Unaushaltbar: Joe Biden - Foto: mark reinstein/Shutterstock

Ukraine: Desinformation durch US-amerikanische Medienstrategen

Sehr viele der medial veröffentlichten Einschätzungen zur militärischen Situation in der Ukraine beruhen auf Veröffentlichungen des “Institute for the Study of War”. Dabei handelt sich um einen US-amerikanischen “Think Tank”, der offensichtlich mehr am Wohlwollen von Politikern interessiert ist als an der realistischen Darstellung der militärischen Situation.

von Max Erdinger

Wer die hiesigen Mainstream-Medien konsumiert, erfährt in Nebensätzen häufig, daß die gelieferten Nachrichten auf ukrainische Quellen zurückgehen. Die sind aber mindestens so zweifelhaft wie jede andere Quelle, die von Kriegsparteien stammen, egal, um welchen Krieg es dabei geht. Im Krieg stiort die Wahreit bekanntlch zuerst und wird durch Propaganda ersetzt. Daß im kollektiven Westen der Konsum russischer Quellen deutlich erschwert wurde, diente ja nicht dem Zweck, den westlichen Konsumenten vor Kriegspropaganda zu schützen, sondern dazu, mit der eigenen, der westlichen  Propaganda also,  erfolgreicher durchzukommen. Das läuft nach dem Motto: “Du sollst nicht denen Glauben schenken, sondern uns.” Dabei ließe sich Propaganda ganz gut durchschauen von erwachsenen Selberdenkern, aber nur dann, wenn sie den Überblick über die Propaganda aller beteiligten Seiten hätten. Die selbst hergestellte Meinung ist im Krieg aber die am wenigsten erwünschte. Und zwar in jedem Krieg. Im Dritten Reich wurde während des Zweiten Weltkriegs das Hören von “Feindsendern” hart bestraft. Kriegführende Regierungen brauchen keine informierten Bürger, sondern gläubige.

Was nun den Ukrainekrieg angeht, aus dem sich die USA lieber gestern als morgen zurückziehen würden, ist es sicher kein Zufall, daß eine bislang gern genommene Informationsquelle, das “Institute for the Study of War” (ISW), just in diesen Tagen der Medienöffentlichkeit zum Fraß vorgeworfen wird. Etliche der Informationen, die von dort kamen, scheinen eher analytischem Wunschdenken entsprungen gewesen zu sein, als einer tatsächlichen Faktenlage. Das wäre schon für die “Informiertheit” der Öffentlichkeit schlecht, aber wenn sich Politiker bei ihren Entscheidungen über Waffen- und Hilfslieferungen ebenfalls von den “Informationen” eines solchen “Thunk-Tanks” leiten lassen, dann wird es unnötigerweise lebensgefährlich und auch noch saumäßig teuer.

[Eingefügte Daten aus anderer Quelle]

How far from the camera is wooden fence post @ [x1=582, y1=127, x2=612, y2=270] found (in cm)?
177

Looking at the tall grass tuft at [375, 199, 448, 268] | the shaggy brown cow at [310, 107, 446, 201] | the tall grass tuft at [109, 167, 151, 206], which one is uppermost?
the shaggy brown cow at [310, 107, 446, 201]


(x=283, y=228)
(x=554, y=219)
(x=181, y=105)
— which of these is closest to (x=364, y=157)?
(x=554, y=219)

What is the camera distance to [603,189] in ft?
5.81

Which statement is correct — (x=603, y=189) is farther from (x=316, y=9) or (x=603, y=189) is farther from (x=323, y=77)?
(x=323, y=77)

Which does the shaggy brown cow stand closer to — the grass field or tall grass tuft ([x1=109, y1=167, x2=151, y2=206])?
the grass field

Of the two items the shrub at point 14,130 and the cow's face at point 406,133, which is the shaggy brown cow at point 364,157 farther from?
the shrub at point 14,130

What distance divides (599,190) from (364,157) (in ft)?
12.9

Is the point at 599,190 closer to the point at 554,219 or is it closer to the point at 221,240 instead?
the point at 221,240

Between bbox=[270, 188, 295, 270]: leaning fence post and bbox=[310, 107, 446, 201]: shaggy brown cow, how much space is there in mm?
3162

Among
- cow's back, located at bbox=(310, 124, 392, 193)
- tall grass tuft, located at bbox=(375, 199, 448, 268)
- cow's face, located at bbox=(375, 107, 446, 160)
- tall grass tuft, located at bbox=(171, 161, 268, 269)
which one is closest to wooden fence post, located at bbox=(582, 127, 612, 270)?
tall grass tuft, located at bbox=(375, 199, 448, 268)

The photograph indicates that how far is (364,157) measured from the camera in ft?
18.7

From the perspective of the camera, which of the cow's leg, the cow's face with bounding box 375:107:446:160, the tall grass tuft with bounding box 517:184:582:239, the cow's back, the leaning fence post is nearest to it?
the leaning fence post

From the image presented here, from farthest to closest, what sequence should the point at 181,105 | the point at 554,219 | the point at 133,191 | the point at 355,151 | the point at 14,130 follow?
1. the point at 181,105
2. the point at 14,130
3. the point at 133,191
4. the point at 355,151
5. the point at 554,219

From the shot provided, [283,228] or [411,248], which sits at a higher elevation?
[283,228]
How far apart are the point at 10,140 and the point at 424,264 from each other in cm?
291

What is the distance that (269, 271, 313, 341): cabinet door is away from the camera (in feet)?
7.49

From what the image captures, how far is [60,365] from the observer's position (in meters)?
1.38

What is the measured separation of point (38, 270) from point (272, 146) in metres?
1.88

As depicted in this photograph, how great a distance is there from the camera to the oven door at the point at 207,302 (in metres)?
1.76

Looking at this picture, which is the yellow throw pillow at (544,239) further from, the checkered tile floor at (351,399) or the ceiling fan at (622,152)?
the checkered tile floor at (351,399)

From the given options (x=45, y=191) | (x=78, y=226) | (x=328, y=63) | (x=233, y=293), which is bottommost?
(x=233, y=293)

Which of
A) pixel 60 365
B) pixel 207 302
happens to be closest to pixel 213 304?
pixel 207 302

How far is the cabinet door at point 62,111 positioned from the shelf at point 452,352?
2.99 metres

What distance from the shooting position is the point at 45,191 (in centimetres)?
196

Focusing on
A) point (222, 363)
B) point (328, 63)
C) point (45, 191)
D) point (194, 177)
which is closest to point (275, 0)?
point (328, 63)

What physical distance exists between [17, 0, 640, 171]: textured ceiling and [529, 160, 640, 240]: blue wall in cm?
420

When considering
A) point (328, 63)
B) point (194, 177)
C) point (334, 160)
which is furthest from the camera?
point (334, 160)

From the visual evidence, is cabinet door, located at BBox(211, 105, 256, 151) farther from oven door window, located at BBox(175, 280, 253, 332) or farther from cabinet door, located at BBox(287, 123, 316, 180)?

Die Kritik mehrerer westlicher Militärexperten am ISW hatte sich entzündet an der dortigen Darstellung der militärischen Lage am Dnjepr in der Gegend von Kherson. Das ISW hatte auf grobem Kartenmaterial ukrainische Gebietsgewinne sowohl auf der westlichen als auch auch auf der östlichen Seite des Flusses eingezeichnet, die realiter inexistent sein dürften. Das fragliche Gebiet ist zwar besiedelt, im allgemeinen aber von sumpfiger Natur. Der Sumpf wiederum ist der natürliche Feind schweren Geräts wie Panzer und Artilleriegeschütze welche sind. Tatsächlich dürfte sich dort eigentlich gar kein Militär aufhalten, weder russisches noch ukrainisches, wenn man von ein paar leichtbewaffneten Kämpfern einmal absieht.

Die Kritiker

So beurteilt das neben Nathan Ruser, einem Wissenschaftler am „International Cyber Policy Centre“, und dem Militärexperten Michael Kofman inzwischen auch der Journalist Neil Hauer, der unter anderem für den TV-Sender CNN arbeitet. Hauers Worten zufolge steckt aber nicht nur das  ISW, sondern auch das britische Verteidigungsministerium mit seinen täglichen Geheimdienst-Updates zur Ukraine in einem Dilemma. Letzteres, so Hauer, setze ebenso wie das ISW sinnfreie Spekulationen in die Welt, als handele es sich dabei um Fakten. Das Dilemma: In der Ukraine geht es allerweil nicht richtig “vorwärts”, und zwar weder für die russische noch für die NATO-Seite, offiziell also die ukrainische. Das Ganze ähnelt zur Zeit der festgefahrenen Situation im Ersten Weltkrieg, als sich Frontverläufe über Monate hinweg nicht oder nur kaum veränderten. In der Konsequenz wäre dann auch an der “Medienfront” eigentlich “Saure-Gurken-Zeit”, was naturgemäß schlecht ist für einen militärischen Think-Tank wie das ISW, der davon lebt, in der öffentlichen Wahrnehmung und bei der Presse als Informationsquelle nachgefragt zu sein. Beim ISW verteidigt man sich unterdessen gegen den Vorwurf, aus Gründen der Eigenprofilierung mit Phantasiegeschichten hausieren zu gehen, mit dem Argument, man betriebe schließlich militärische Studien und keine Berichterstattung. Worauf sich die Presse bezöge, seien Analysen und keine aktuellen Zustandsbeschreibungen.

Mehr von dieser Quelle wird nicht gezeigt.